Reading text =
---*---

As an obstetrician-gynecologist physician who practiced 24 years, including performing second trimester abortions on “special needs” babies, I was shocked when I moved to Colorado and learned abortions are legal through the entire pregnancy, and mostly performed on healthy mothers and babies. I did not know these occurred anywhere in the world.

Colorado’s abortion laws are among the most extreme in the world, according to a recent analysis, and one of only nine states plus Washington, D.C., that allow abortion at any point in pregnancy.  This is not a good thing.  After eight weeks of pregnancy, the risk of dying from abortion increases exponentially by 38% per week.  Mortality in the six months up to 10 years after later abortion is much higher than after live childbirth. Considering the size of a woman’s abdomen in the third trimester, how does the abortionist get a baby that size out? I looked it up — the procedure on the baby is horrific.

---*---

Information given =

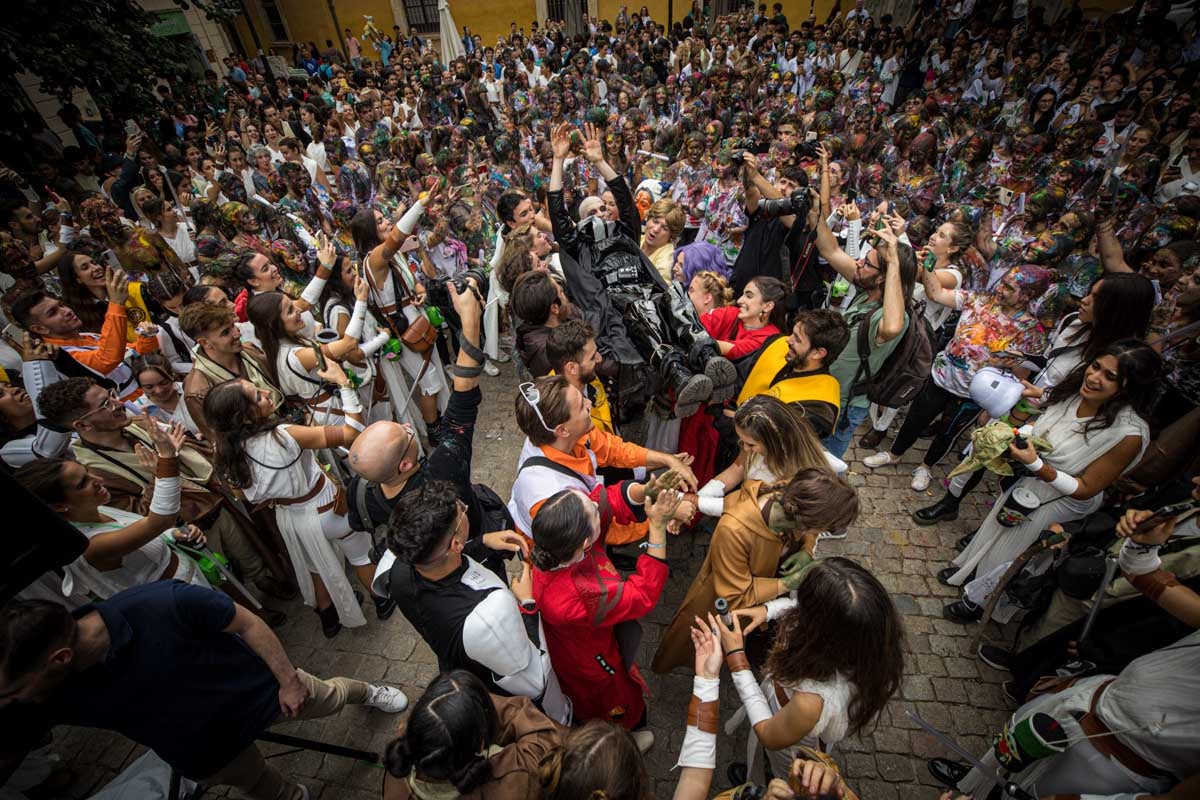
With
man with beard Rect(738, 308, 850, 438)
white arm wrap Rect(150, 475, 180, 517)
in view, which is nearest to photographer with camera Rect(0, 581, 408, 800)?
white arm wrap Rect(150, 475, 180, 517)

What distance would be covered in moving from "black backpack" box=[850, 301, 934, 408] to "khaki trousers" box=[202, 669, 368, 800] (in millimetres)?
4083

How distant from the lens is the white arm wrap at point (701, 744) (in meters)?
1.77

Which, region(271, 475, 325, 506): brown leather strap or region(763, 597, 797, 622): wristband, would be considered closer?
region(763, 597, 797, 622): wristband

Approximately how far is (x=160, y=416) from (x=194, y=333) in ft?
3.40

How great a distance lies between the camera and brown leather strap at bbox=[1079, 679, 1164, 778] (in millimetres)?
1718

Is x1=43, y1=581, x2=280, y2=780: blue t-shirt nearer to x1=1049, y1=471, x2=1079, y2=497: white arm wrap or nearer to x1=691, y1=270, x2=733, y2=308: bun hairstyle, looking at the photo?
x1=691, y1=270, x2=733, y2=308: bun hairstyle

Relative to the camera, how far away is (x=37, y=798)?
9.11 ft

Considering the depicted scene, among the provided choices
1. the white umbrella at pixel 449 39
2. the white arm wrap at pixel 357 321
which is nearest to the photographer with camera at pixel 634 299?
the white arm wrap at pixel 357 321

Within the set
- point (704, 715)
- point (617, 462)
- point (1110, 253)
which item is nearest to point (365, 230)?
point (617, 462)

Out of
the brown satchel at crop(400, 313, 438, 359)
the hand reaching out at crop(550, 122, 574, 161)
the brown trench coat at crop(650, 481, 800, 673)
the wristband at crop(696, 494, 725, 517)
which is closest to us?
the brown trench coat at crop(650, 481, 800, 673)

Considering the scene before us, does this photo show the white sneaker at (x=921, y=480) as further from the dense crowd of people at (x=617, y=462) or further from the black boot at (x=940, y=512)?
the black boot at (x=940, y=512)

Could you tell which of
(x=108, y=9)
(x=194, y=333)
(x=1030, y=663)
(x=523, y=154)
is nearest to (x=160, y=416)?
(x=194, y=333)

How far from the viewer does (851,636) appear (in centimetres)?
→ 175

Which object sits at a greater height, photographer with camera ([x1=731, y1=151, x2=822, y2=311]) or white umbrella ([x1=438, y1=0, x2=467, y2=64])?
white umbrella ([x1=438, y1=0, x2=467, y2=64])
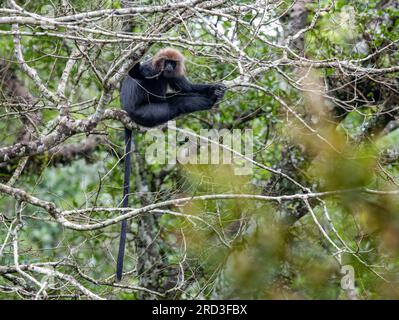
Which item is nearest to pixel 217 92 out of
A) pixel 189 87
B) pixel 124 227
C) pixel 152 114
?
pixel 189 87

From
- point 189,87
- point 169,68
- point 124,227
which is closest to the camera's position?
point 124,227

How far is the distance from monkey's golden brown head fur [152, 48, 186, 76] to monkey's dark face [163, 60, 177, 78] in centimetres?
3

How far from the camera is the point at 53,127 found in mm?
3912

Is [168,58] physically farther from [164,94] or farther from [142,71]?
[164,94]

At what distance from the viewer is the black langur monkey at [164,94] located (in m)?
5.37

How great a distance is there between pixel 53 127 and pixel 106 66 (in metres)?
1.95

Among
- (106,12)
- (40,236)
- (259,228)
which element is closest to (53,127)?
(106,12)

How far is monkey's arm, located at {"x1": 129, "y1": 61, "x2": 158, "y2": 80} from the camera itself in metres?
5.22

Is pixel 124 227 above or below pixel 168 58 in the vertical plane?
below

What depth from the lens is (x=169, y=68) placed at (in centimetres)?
554

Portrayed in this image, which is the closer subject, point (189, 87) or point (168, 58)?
point (168, 58)

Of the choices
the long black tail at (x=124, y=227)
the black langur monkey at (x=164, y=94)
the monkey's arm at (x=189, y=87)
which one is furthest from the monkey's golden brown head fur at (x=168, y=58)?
the long black tail at (x=124, y=227)

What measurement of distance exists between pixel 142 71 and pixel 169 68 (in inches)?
9.5

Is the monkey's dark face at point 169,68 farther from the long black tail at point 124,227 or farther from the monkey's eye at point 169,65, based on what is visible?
the long black tail at point 124,227
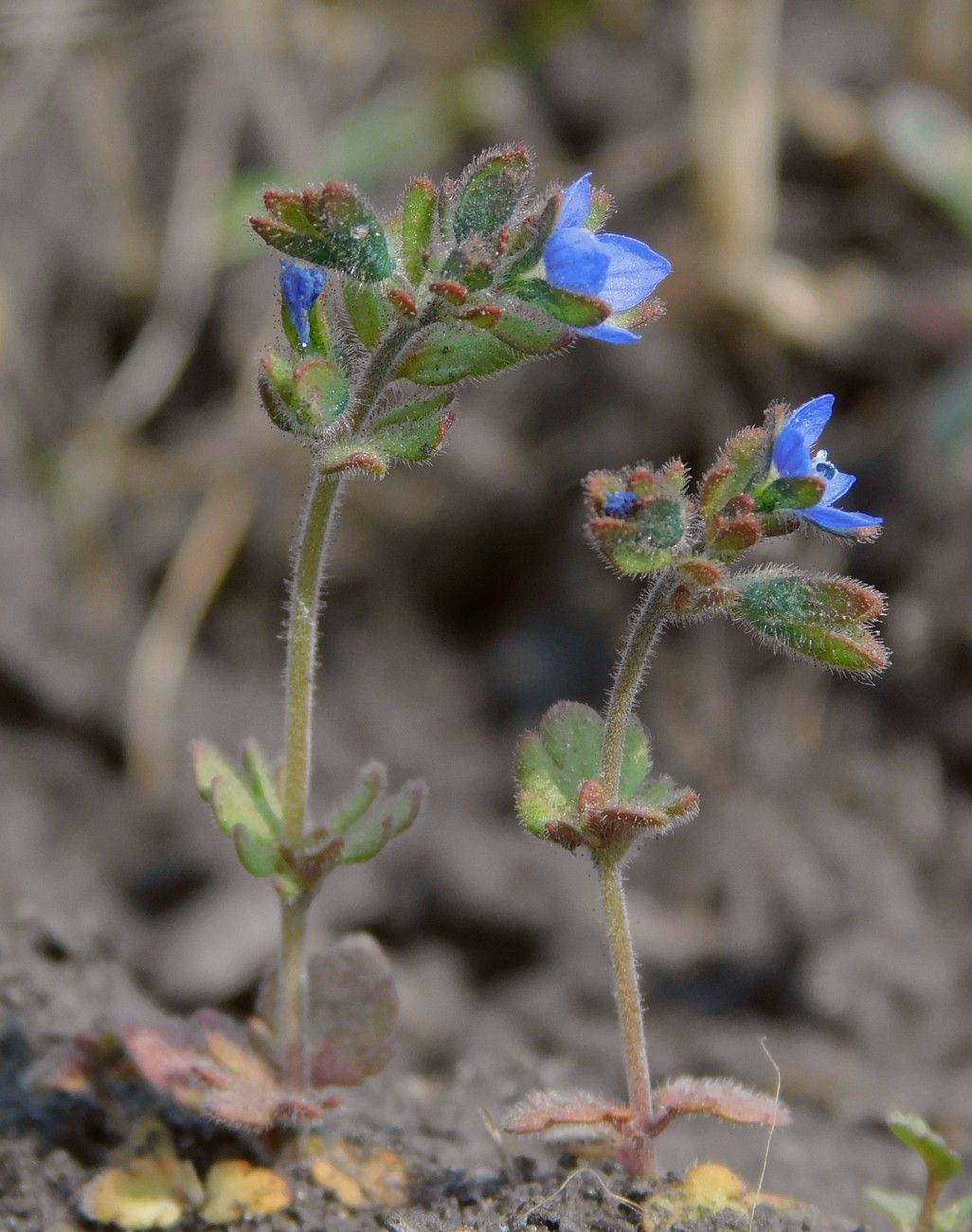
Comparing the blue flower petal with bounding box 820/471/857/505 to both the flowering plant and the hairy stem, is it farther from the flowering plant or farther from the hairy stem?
the flowering plant

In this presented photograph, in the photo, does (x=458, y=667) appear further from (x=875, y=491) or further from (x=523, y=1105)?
(x=523, y=1105)

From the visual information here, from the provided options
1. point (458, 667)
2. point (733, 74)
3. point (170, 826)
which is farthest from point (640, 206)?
point (170, 826)

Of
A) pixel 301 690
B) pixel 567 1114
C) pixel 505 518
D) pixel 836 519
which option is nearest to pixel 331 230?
pixel 301 690

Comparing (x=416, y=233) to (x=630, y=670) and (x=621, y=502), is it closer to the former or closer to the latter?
(x=621, y=502)

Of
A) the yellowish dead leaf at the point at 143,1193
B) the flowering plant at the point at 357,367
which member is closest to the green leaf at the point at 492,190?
the flowering plant at the point at 357,367

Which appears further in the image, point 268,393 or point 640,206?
point 640,206

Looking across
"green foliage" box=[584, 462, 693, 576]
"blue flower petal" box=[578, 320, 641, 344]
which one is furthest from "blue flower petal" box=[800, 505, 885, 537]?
"blue flower petal" box=[578, 320, 641, 344]
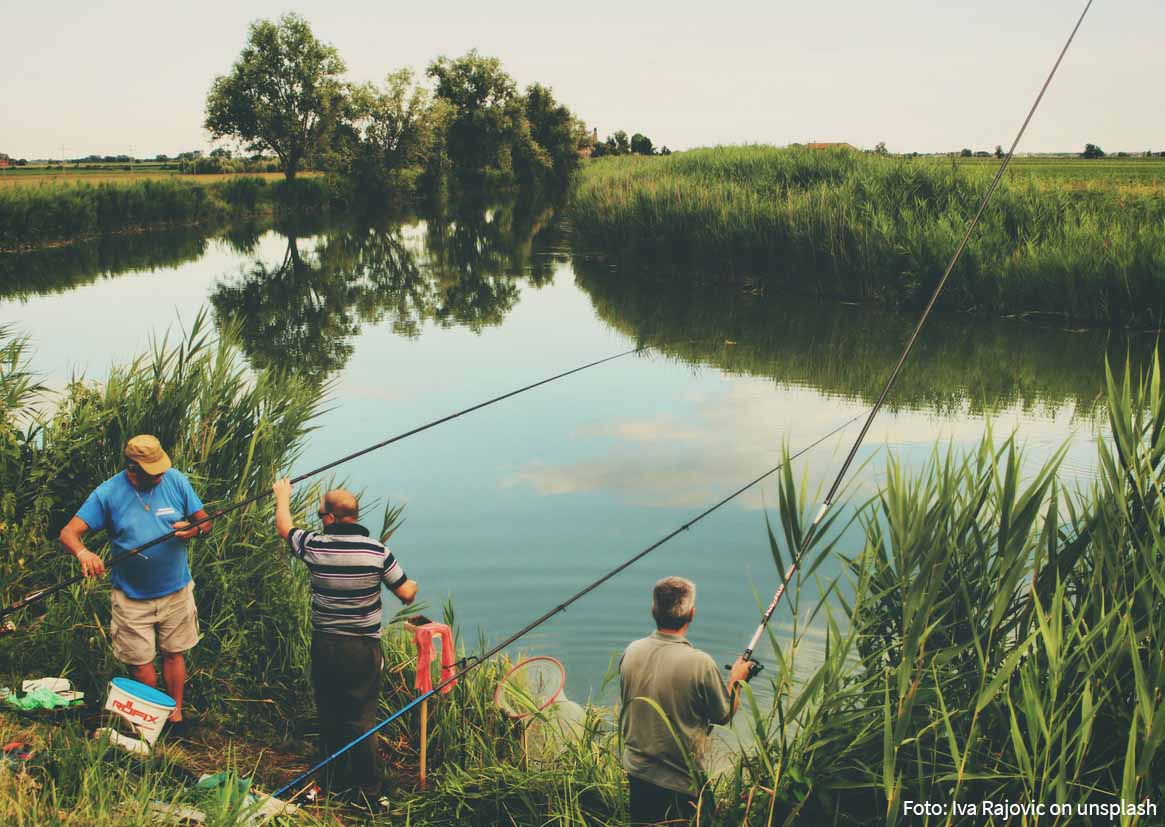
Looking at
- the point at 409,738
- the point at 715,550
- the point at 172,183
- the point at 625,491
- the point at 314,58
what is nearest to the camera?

---*---

Exercise aim = Carry on the piece about Colorado's abortion laws from its final sentence, keeping its voice and line of argument. The entries can be set aside; nothing here depends on them.

Exercise output =
The current abortion law passed in 2022, despite 10-to-1 citizen testimony in opposition at the hearing I attended.  Now Colorado citizens will be personally responsible to determine whether this extreme abortion law is enshrined in the constitution, and taxpayers forced to fund abortion through Amendment 79.  Should the Colorado Constitution protect disposing of preborn human beings at all gestational ages for any reason, impede all safety protections for women, and exclude any involvement of parents, even for a 12 year-old girl? This is a huge responsibility with profound consequence. Please educate yourself before you vote. 

The abortion industry’s strategy is always the same: protect abortion, not women. They call it protecting “access.”  

Say you need a surgery. Do you go to just any provider or facility? Or do you want your surgeon to have adequate training and experience, verified credentials, without succession of malpractice? Do you insist that the surgical center be inspected, licensed, have low complication rates, and are prepared to manage complications and emergencies?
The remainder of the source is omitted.